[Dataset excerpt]
===============

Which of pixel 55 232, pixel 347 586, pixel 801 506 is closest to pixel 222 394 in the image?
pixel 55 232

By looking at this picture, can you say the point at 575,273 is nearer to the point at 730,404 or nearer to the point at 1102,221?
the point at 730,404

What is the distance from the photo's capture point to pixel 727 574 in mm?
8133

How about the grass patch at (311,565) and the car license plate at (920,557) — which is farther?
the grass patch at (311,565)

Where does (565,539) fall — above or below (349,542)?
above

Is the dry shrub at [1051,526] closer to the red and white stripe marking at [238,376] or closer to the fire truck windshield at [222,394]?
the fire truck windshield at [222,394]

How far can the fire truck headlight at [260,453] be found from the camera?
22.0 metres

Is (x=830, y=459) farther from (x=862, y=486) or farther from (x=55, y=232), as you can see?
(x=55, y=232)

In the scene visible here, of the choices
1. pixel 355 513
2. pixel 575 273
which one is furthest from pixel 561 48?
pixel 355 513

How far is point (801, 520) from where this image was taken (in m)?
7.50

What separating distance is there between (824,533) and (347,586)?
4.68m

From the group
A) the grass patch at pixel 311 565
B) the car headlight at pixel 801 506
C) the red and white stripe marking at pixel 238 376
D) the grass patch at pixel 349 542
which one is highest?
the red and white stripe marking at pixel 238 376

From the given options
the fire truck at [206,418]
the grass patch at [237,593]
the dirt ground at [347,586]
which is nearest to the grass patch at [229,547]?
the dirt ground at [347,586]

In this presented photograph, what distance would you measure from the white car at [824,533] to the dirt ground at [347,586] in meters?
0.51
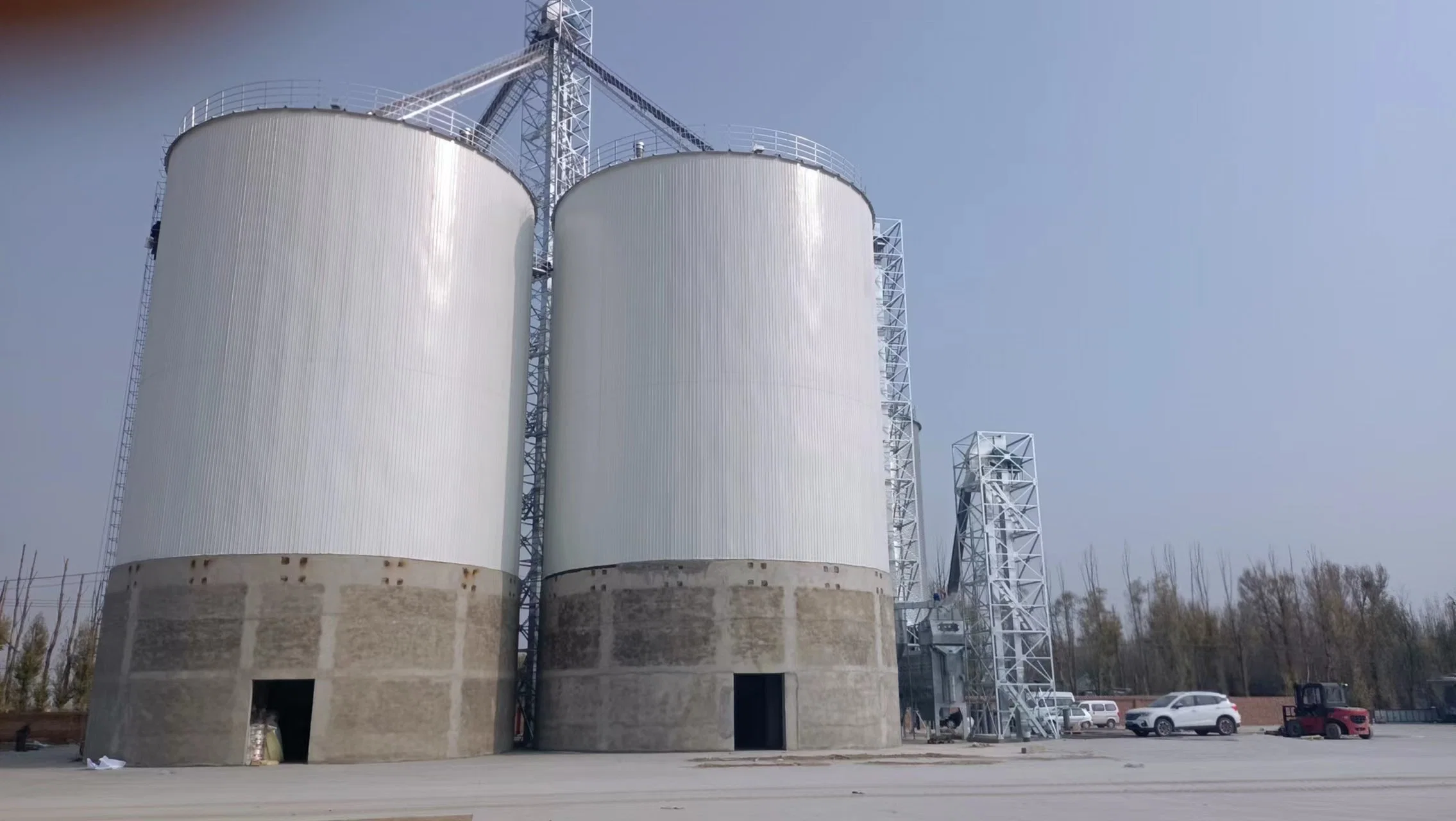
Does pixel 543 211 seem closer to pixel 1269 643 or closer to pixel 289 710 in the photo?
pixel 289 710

===============

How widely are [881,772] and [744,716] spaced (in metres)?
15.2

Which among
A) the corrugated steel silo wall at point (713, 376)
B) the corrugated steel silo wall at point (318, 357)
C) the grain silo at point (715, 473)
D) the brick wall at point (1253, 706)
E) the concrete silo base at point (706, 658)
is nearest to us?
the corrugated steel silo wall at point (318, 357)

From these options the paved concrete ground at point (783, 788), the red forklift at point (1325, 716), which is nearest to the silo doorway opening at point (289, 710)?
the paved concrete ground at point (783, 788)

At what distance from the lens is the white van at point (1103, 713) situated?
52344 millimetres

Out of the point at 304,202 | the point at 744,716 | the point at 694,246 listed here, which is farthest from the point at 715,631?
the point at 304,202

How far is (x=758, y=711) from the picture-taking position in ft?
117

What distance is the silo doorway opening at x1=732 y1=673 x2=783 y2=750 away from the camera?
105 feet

===============

Collect every row above that contains the word "grass", treating uppercase and lowercase as different.

How about the grass patch at (311,565) and the car license plate at (920,557) — which is farther?
the grass patch at (311,565)
A) the grass patch at pixel 311 565
D) the grass patch at pixel 349 542
the grass patch at [237,593]
which is nearest to the grass patch at [229,547]?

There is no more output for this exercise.